Write out these lines again, putting "thick pine trunk" wherever "tall tree trunk" appears and keeping the rest the same. Leave the pictures out.

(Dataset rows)
□ □ □ □

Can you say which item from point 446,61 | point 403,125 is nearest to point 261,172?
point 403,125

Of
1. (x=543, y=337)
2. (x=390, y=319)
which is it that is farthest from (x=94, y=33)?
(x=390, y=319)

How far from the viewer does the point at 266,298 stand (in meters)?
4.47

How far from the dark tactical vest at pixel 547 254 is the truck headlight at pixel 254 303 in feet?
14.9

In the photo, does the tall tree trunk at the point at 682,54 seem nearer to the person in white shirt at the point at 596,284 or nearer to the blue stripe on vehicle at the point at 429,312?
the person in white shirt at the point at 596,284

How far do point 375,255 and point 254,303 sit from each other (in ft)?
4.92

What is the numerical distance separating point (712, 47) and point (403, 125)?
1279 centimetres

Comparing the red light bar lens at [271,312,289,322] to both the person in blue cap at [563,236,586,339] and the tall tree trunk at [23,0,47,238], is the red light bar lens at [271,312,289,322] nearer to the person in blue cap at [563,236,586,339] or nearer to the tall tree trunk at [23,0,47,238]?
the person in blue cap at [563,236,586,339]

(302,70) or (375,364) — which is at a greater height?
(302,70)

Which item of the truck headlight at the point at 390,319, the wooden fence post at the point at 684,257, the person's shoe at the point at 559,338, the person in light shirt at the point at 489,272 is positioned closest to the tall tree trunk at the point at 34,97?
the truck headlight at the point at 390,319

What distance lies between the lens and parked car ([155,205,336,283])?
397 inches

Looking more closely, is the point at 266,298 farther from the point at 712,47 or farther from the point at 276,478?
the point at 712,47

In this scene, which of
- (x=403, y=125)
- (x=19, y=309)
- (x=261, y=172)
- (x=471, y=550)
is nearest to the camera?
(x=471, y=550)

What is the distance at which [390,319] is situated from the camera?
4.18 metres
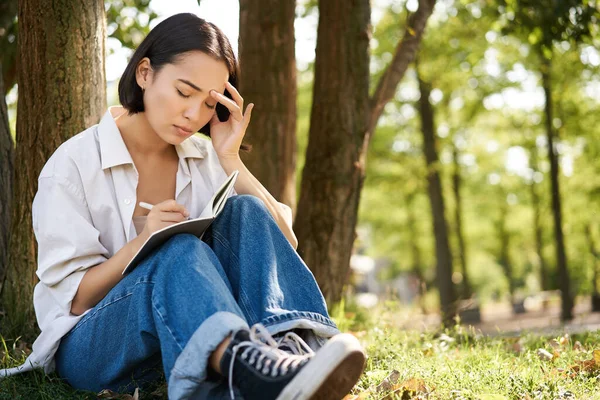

□ □ □ □

TASK ANSWER:
Can you say which item from point 446,61 | point 403,125 is nearest to point 261,172?
point 403,125

Of
1. (x=543, y=337)
2. (x=390, y=319)
which is it that is farthest from (x=94, y=33)?
(x=390, y=319)

How far from the viewer does the point at 266,298 stand (in meters)?
4.47

How far from the dark tactical vest at pixel 547 254 is the truck headlight at pixel 254 303 in feet?
14.9

In the photo, does the thick pine trunk at the point at 682,54 seem nearer to the person in white shirt at the point at 596,284 or nearer to the blue stripe on vehicle at the point at 429,312?
the person in white shirt at the point at 596,284

How far do point 375,255 and point 254,303 sit from each other (in ft)?
4.92

What is the numerical distance separating point (712, 47) and point (403, 125)?
1279 centimetres

Comparing the red light bar lens at [271,312,289,322] to both the person in blue cap at [563,236,586,339] and the thick pine trunk at [23,0,47,238], is the red light bar lens at [271,312,289,322] nearer to the person in blue cap at [563,236,586,339] or nearer to the thick pine trunk at [23,0,47,238]?
the person in blue cap at [563,236,586,339]

(302,70) or (375,364) — which is at a greater height?
(302,70)

Which item of the truck headlight at the point at 390,319, the wooden fence post at the point at 684,257, the person's shoe at the point at 559,338, the person in light shirt at the point at 489,272 is positioned closest to the thick pine trunk at the point at 34,97?
the truck headlight at the point at 390,319

What distance lies between the lens and parked car ([155,205,336,283])?
397 inches

Looking more closely, is the point at 266,298 farther from the point at 712,47 or farther from the point at 276,478?
the point at 712,47

In this scene, which of
- (x=403, y=125)
- (x=19, y=309)
- (x=261, y=172)
- (x=471, y=550)
is nearest to the camera?
(x=471, y=550)

What is the distance at which [390,319] is situated from the camera?
4.18 metres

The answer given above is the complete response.